Impeachments "will seldom fail to agitate the passions of the whole community, and to divide it into parties more or less friendly or inimical to the accused," Alexander Hamilton wrote in Federalist 65. "In many cases it will connect itself with the pre-existing factions, and will enlist all their animosities, partialities, influence, and interest on one side or on the other; and in such cases there will always be the greatest danger that the decision will be regulated more by the comparative strength of parties, than by the real demonstrations of innocence or guilt."

That's a remarkably precise description, more than 200 years in advance, of how we can expect the impeachment trial of Trump to play out in the Senate. And it's worth asking: If the flaws of the impeachment process were that obvious to the Founders — if they knew that "real demonstrations of innocence or guilt" would be meaningless — why didn't they try to come up with a different, better process?

One reason, surprisingly, is that they decided to do impeachment the way it had always been done. In Great Britain, Hamilton wrote in Federalist 65, the House of Commons would handle impeachment and the House of Lords would hear the trial of the impeached official. A similar arrangement was already outlined in the constitutions of most of the 13 U.S. states. The Founders went with what was familiar.

They also were worried about making government more complex and expensive. They considered creating an entirely separate court of trial for impeachments, Hamilton wrote: "It must either consist of permanent officers, stationary at the seat of government, and of course entitled to fixed and regular stipends, or of certain officers of the State governments to be called upon whenever an impeachment was actually depending." The first option would cost too much money, he said; the second would be too cumbersome.

Two centuries later, though, a separate court to hear impeachments doesn't seem quite so problematic — the expense of a standing court might be less than, say, the $400 million in military aid that Trump withheld from Ukraine. And modern advancements make travelling from the 50 states fairly easy, indeed.

Instead, we're stuck with a Senate that has all but rendered its judgment on Trump even before the trial has started.

Trump's rise, of course, has highlighted some of the Constitution's shortcomings, most notably, the Electoral College, which was designed to keep voters from directly choosing America's president — in order to prevent them from choosing a demagogic grifter like Trump himself. Instead, the Electoral College overturned the will of the voters in 2016 and gave us the kind of dangerous president the Founders were trying to avoid.

At least the Founders were trying to prevent a problem in the case of the Electoral College. With impeachment, it appears, they foresaw the problem — and dealt with it by shrugging and somewhat obnoxiously daring their critics to do better.

"If mankind were to resolve to agree in no institution of government, until every part of it had been adjusted to the most exact standard of perfection, society would soon become a general scene of anarchy, and the world a desert," Hamilton wrote.

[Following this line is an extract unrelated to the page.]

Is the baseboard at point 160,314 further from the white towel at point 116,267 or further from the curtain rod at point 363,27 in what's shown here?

If critics of impeachment want to do better, he added, "they ought to prove, not merely that particular provisions in it are not the best which might have been imagined, but that the plan upon the whole is bad and pernicious."

The Founders were smart. They tried to prevent people like Trump from becoming president. They foresaw that McConnell would rig a Senate impeachment trial in Trump's favor. But they didn't stop either man from accomplishing his aims. Americans tend to worship the Constitution as essential to their liberties. But the Founders were fallible men, and the document they created could use some fixing. If we survive Trump's presidency, it will be time to take a fresh look at our founding document.